New research finds the annual dead zone in Lake Erie is getting a boost that makes it worse very quickly.

That dead zone begins with nutrients, phosphorus, from agricultural runoff and other sources carried by rivers to the lake. Phosphorus fertilizes algae. The plants grow fast, then die and rot. The decomposition process robs the water of oxygen.

It’s been known that when the oxygen is gone, it triggers a release of natural phosphorus from the sediment at the lake’s bottom, expanding the dead zone. That phosphorus comes from the microscopic plants and organisms decaying on the bottom of the lake.

The Director of the University of Michigan’s Cooperative Institute for Great Lakes Research, Thomas Johengen, says what was not known is how fast that begins.

“So we utilized some fairly newer technology that could make continuous nutrient measurements in situ, sort of a laboratory in a can,” said Johengen.

The researchers put some of those "labs in a can" on the bottom of Lake Erie’s central basin. What they found was surprising.

“As soon as the oxygen essentially went to zero, we would start to see that release," Johengen said, explaining it happened within 12 to 24 hours.
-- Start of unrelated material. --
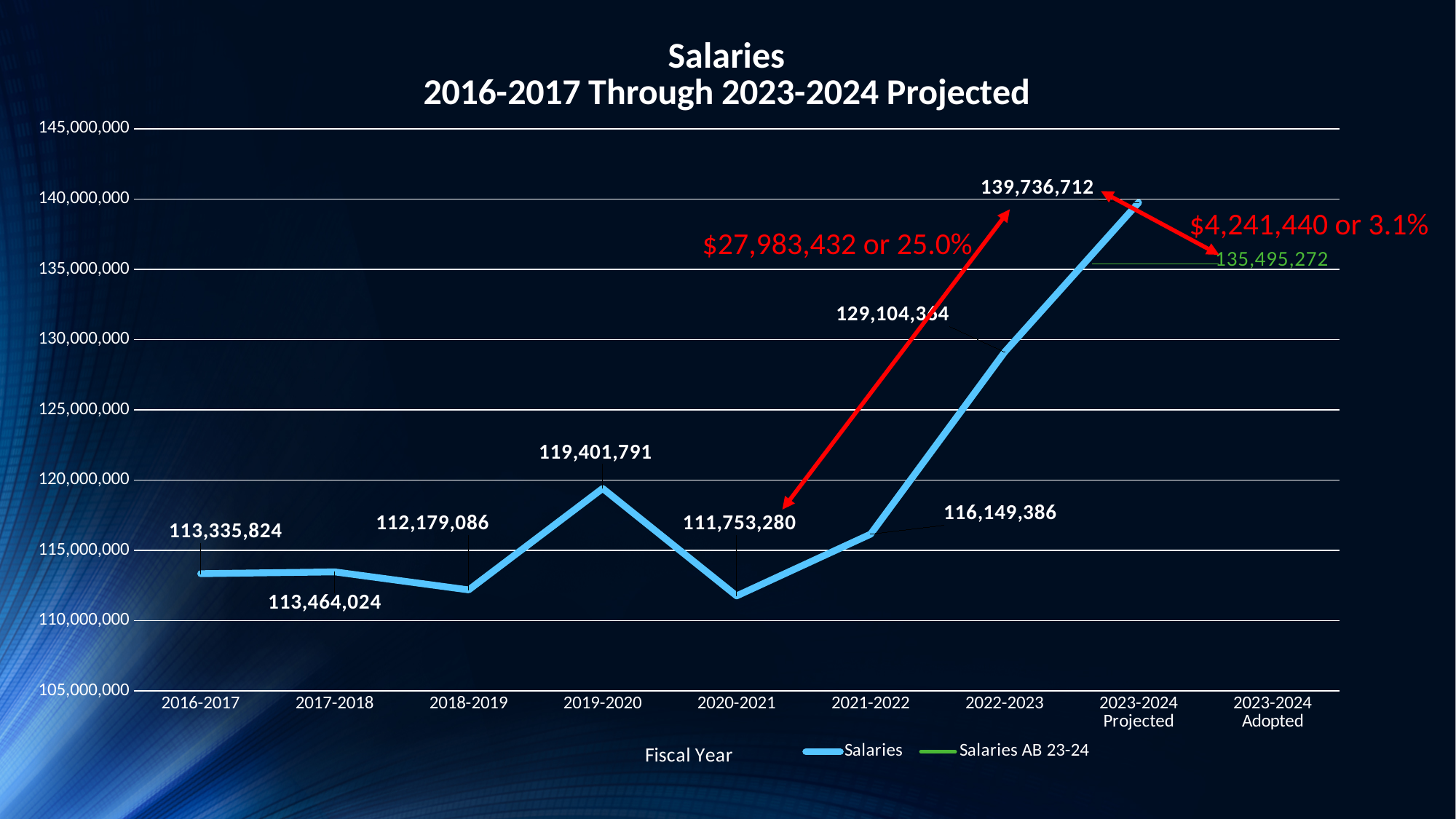
Which fiscal year has the lowest Salaries value? 2020-2021 Is the Salaries value for 2022-2023 greater or less than 125,000,000? greater What is the Salaries value for 2019-2020? 119,401,791 Which fiscal year has the highest Salaries value? 2023-2024 Projected What is the Salaries value for 2020-2021? 111,753,280 What is the difference between the Salaries values for 2017-2018 and 2016-2017? 128,200 Which is larger, the Salaries value for 2019-2020 or for 2021-2022? 2019-2020 What kind of chart is shown on the slide? Line chart How many series does the legend list? 2 What is the difference between the 2023-2024 Projected value and the 2023-2024 Adopted value? 4,241,440 What is the value shown for 2023-2024 Adopted? 135,495,272 Do the Salaries values rise or fall from 2020-2021 to 2023-2024 Projected? Rise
So the dead zone is amplified by the naturally occurring nutrients at the bottom of the lake and those nutrients speed things up.

“An important point we try to make is that that phosphorus that’s coming from the sediment, it’s in a form that’s immediately biologically available,” Johengen explained.

The phosphorus being introduced by the rivers is bound up in soil particles. Only about 20% of the phosphorus is immediately available. Ninety percent of the phosphorus on the bottom of the lake is immediately available when the oxygen is depleted.

The research by lead author Hanna Anderson, Casey Godwin, and Johengen, was published online by the journal Environmental Science and Technology Water.